Dr Fahmi, who is also professor of political science at the American University in Cairo, said in the face of the ascendant Islamist threat at home, and the apparent cross-national links between underground terrorist groups, Egypt has been calling for an international conference to combat terrorism since 1986, but nobody has ever paid heed to these calls.

“Egypt is fighting a war of existence and has reservations over the US-led coalition. Egypt has demanded that all terrorist organisations including the Muslim Brotherhood should be fought, and not just Daesh,” Dr Fahmi said.

General Peter Pace, former US Chairman of the Joint Chiefs of Staff, said we may see the threat (of terrorism) differently, but we are existentially threatened.

“There is no going back. My country with all good intents has made mistakes but it is willing to learn a lesson.”

Pace confirmed that no nation on the planet is so big that it can do everything alone and no nation is so small that it cannot contribute to fighting terrorism.

“Our enemy has a plan. Our enemy is not defeated, so sooner or later we will be attacked. Are we going to surrender or fight them?” he asked and immediately answered that we will defend our freedom.

‘Listening to each other’

General Pace agreed that 10 to 20 per cent of what the US does is not good for other parties and that 10 to 20 per cent of what it does even not good for the superpower itself.

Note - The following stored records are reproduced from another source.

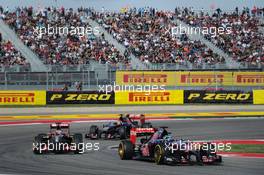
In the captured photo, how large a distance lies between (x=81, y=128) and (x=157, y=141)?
1216cm

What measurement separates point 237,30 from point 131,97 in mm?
13373

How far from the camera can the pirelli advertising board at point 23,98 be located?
117 ft

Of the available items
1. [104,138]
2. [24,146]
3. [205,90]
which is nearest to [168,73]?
[205,90]

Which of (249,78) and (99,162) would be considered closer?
(99,162)

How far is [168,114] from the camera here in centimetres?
3347

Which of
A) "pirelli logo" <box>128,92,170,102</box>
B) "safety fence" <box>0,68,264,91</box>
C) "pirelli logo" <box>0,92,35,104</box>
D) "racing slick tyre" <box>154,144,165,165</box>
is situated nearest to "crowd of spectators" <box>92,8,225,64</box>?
"safety fence" <box>0,68,264,91</box>

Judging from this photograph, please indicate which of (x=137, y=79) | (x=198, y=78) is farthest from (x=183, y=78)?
(x=137, y=79)

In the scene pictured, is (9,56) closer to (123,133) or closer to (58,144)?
(123,133)

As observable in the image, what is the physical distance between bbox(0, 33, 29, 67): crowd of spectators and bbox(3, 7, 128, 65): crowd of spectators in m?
1.21

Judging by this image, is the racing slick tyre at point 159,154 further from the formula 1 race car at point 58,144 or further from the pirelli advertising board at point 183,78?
the pirelli advertising board at point 183,78

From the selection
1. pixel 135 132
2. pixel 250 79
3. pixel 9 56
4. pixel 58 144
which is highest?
pixel 9 56

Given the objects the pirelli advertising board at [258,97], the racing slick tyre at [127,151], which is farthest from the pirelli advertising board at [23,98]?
the racing slick tyre at [127,151]

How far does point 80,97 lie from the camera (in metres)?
36.7

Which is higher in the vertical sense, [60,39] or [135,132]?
Answer: [60,39]
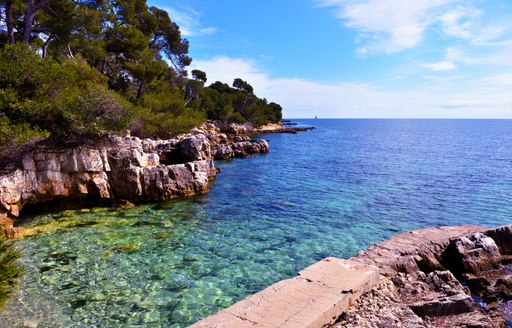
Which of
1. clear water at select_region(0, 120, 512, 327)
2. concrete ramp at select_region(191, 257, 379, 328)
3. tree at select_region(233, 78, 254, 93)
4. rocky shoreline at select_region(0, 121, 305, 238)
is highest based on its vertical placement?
tree at select_region(233, 78, 254, 93)

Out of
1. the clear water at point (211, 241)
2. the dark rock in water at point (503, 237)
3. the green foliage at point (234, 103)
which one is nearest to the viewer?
the clear water at point (211, 241)

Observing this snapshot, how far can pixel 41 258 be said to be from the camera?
10086mm

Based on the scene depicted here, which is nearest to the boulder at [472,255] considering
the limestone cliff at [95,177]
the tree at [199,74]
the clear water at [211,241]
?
the clear water at [211,241]

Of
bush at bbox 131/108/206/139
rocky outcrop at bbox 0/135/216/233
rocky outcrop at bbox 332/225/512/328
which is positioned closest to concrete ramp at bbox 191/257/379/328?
rocky outcrop at bbox 332/225/512/328

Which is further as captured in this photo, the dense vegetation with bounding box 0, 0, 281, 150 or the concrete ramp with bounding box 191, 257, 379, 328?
the dense vegetation with bounding box 0, 0, 281, 150

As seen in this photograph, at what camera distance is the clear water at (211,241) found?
7.88 metres

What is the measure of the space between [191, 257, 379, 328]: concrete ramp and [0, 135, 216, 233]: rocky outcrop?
1196 cm

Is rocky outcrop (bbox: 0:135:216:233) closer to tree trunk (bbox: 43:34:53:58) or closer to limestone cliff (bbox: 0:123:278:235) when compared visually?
limestone cliff (bbox: 0:123:278:235)

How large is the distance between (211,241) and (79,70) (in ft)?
58.8

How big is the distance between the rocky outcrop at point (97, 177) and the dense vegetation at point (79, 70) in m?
1.21

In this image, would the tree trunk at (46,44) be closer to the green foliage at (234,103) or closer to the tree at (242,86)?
the green foliage at (234,103)

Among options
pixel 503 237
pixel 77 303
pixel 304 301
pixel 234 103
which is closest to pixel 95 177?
pixel 77 303

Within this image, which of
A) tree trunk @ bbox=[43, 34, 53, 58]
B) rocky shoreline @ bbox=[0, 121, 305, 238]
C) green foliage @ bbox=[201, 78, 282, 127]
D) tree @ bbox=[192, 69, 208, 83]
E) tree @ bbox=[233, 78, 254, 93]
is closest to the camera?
rocky shoreline @ bbox=[0, 121, 305, 238]

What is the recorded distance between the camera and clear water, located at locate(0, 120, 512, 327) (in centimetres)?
788
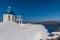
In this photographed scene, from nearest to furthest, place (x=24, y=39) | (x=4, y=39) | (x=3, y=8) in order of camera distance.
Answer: (x=4, y=39) < (x=24, y=39) < (x=3, y=8)

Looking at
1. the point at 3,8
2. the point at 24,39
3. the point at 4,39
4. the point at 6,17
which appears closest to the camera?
the point at 4,39

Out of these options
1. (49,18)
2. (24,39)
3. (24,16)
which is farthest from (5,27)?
(49,18)

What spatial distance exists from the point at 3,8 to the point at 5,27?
3592 mm

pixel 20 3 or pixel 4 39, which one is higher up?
pixel 20 3

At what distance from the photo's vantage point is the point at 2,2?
4.20 m

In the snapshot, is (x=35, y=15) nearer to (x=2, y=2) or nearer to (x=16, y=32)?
(x=2, y=2)

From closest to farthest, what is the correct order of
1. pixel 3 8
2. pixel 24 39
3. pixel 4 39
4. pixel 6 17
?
pixel 4 39, pixel 24 39, pixel 6 17, pixel 3 8

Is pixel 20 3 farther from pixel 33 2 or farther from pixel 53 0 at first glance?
pixel 53 0

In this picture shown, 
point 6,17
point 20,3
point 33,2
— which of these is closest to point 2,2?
point 20,3

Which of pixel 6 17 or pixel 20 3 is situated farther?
pixel 20 3

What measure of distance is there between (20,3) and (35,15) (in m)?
0.59

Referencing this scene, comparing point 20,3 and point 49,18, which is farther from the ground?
point 20,3

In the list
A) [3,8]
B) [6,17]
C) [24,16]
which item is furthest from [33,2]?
[6,17]

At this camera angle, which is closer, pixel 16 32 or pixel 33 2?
pixel 16 32
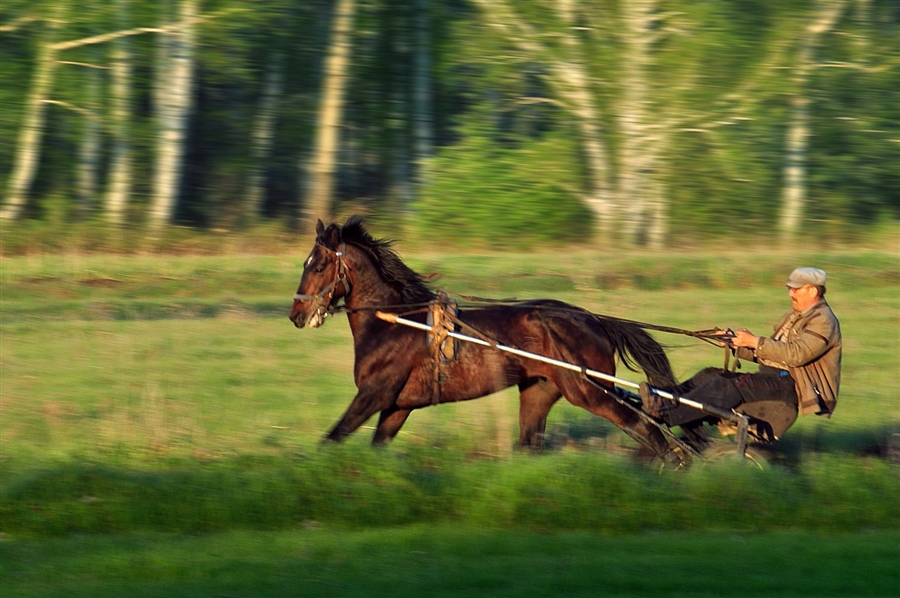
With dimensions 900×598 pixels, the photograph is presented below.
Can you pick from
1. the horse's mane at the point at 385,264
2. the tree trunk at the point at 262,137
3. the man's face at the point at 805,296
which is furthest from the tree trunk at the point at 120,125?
the man's face at the point at 805,296

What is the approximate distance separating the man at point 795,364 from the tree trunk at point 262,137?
20176 mm

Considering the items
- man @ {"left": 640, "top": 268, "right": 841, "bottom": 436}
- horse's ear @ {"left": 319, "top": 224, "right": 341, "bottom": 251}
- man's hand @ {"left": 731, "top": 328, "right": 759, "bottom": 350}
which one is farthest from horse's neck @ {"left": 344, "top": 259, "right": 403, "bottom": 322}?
man's hand @ {"left": 731, "top": 328, "right": 759, "bottom": 350}

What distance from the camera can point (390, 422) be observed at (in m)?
9.23

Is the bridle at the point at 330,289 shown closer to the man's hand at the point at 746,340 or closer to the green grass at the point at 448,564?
the green grass at the point at 448,564

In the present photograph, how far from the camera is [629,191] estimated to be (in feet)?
80.4

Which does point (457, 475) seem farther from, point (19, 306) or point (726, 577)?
point (19, 306)

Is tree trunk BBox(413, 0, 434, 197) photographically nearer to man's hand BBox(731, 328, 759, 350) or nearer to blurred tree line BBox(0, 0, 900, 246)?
blurred tree line BBox(0, 0, 900, 246)

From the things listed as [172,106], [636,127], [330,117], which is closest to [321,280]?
[636,127]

“But this leaves between 60 to 80 per cent that is good for everybody. What we all need is listening to each other,” Pace said.

Mahash Saeed Al Hameli, director of the international security cooperation department at the UAE Foreign Ministry, said the US had made major mistakes.

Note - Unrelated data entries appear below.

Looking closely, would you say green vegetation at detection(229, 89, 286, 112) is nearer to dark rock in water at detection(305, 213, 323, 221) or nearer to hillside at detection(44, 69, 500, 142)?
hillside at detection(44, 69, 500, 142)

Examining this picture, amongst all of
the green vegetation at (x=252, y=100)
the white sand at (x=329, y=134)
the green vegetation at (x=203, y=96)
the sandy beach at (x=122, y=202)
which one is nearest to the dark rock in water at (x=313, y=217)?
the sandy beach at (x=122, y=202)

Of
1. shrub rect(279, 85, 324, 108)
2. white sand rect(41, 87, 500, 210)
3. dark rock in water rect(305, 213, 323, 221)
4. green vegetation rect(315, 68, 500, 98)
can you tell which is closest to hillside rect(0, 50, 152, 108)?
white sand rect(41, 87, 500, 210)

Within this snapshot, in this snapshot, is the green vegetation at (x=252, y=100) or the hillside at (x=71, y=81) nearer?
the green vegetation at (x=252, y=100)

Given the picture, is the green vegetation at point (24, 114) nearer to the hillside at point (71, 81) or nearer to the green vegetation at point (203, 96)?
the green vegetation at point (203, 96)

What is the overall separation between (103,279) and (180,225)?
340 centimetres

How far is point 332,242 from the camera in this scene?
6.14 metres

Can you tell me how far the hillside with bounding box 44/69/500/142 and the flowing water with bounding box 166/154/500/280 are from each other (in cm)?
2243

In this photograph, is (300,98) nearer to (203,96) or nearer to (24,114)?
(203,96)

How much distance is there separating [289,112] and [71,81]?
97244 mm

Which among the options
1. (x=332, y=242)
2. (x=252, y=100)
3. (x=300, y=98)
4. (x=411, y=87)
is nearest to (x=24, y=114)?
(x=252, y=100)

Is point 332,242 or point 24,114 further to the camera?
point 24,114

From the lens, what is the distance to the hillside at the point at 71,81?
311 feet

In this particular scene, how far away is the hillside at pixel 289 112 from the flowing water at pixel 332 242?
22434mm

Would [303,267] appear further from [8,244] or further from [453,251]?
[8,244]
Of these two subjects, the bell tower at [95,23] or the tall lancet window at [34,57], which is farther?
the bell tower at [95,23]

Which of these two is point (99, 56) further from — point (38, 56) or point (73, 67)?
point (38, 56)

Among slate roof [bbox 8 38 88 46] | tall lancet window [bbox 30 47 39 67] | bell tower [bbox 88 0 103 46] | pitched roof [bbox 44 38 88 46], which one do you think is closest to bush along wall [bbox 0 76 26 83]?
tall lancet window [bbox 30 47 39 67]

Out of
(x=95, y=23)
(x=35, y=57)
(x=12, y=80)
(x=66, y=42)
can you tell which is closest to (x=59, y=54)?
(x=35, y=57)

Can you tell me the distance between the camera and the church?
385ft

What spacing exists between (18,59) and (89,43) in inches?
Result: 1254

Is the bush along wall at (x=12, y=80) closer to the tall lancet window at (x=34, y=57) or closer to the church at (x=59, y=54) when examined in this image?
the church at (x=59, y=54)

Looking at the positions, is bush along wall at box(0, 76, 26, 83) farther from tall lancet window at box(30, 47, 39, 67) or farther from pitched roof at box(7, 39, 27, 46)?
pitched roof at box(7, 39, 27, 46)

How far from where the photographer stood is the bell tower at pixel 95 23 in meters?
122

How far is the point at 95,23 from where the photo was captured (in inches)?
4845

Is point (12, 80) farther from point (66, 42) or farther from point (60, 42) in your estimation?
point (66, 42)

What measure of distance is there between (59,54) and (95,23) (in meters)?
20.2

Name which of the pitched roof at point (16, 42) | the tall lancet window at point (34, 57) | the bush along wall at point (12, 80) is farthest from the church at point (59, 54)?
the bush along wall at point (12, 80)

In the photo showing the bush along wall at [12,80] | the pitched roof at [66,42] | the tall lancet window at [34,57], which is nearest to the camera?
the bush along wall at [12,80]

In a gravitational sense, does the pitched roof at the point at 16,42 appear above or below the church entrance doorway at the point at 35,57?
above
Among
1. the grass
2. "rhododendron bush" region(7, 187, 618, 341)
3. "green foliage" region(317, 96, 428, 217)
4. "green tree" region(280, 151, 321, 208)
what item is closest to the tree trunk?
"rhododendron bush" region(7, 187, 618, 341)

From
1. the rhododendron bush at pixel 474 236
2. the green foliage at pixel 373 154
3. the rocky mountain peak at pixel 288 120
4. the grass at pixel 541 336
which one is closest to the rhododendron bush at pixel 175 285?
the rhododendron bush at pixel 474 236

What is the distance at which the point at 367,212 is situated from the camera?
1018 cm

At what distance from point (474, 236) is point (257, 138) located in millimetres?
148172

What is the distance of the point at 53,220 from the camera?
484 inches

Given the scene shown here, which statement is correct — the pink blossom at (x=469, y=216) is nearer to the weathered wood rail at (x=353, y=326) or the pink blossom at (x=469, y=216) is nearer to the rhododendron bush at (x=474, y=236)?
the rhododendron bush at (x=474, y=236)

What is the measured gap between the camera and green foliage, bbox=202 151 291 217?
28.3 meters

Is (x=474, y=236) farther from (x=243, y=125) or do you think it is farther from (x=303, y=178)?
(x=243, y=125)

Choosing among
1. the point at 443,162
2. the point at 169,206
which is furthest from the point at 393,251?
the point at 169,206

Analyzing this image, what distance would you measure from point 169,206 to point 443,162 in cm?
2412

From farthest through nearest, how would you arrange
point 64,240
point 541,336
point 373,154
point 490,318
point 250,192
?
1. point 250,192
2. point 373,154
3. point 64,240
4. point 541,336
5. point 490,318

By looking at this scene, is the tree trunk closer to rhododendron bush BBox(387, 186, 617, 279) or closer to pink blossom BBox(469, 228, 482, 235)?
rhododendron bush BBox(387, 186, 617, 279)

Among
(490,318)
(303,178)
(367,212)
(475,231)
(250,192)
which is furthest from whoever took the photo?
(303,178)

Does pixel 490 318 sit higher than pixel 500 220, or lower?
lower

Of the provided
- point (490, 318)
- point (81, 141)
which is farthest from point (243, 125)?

“It marginalised a major part of the Middle East. The Palestinians are due to discuss their cause in the UN Security Council. Will they be allowed to do so without America using the veto. Will the US continue to punish the Palestinian people for more than 60 years?”

John Allen, the former top military commander, created extremism in Iraq, Al Hameli said, referring to talks held in August between US officials and the governors, tribal leaders and other Iraqi politicians in the city of Arbil to discuss recruiting and organising fighters in four Sunni-dominant provinces where Daesh has snatched territory.

“The occupation of Iraq was a mistake, will the US avoid occupying another country so that no more terrorists are created?” Al Hameli asked.

He added forging a coalition with Iran created a large number of Daesh fighters and so did the occupation of Afghanistan to eliminate Al Qaida and the Taliban. Now the US is engaging the Taliban in talks for a political solution there … How can we expect any good from the Taliban given the example of the Muslim Brotherhood in Egypt?

The forum discussed the unprecedented challenges of radicalisation facing the Arab world and the international community at large.

Experts argued the international coalition against terrorism should then solve the Syrian crisis and restore the Iraqi state; develop this war so as to face the roots of terrorism that sprang from the Muslim Brotherhood and other groups of political Islam; and go after other terrorist organisations in the region such as those in Libya, Mali and Yemen.

“The international coalition should vigorously counter the wave of terrorism that has taken hold in parts of the Arab world. This is particularly the case in countries that have been weakened by internal conflicts and instability, and have thus been the prey of choice for terrorist groups such as Daesh and Jabhat Al Nusra,” said Dr Ahmad Al Hameli, chairman of Trends Research and Advisory, the organisers of the forum.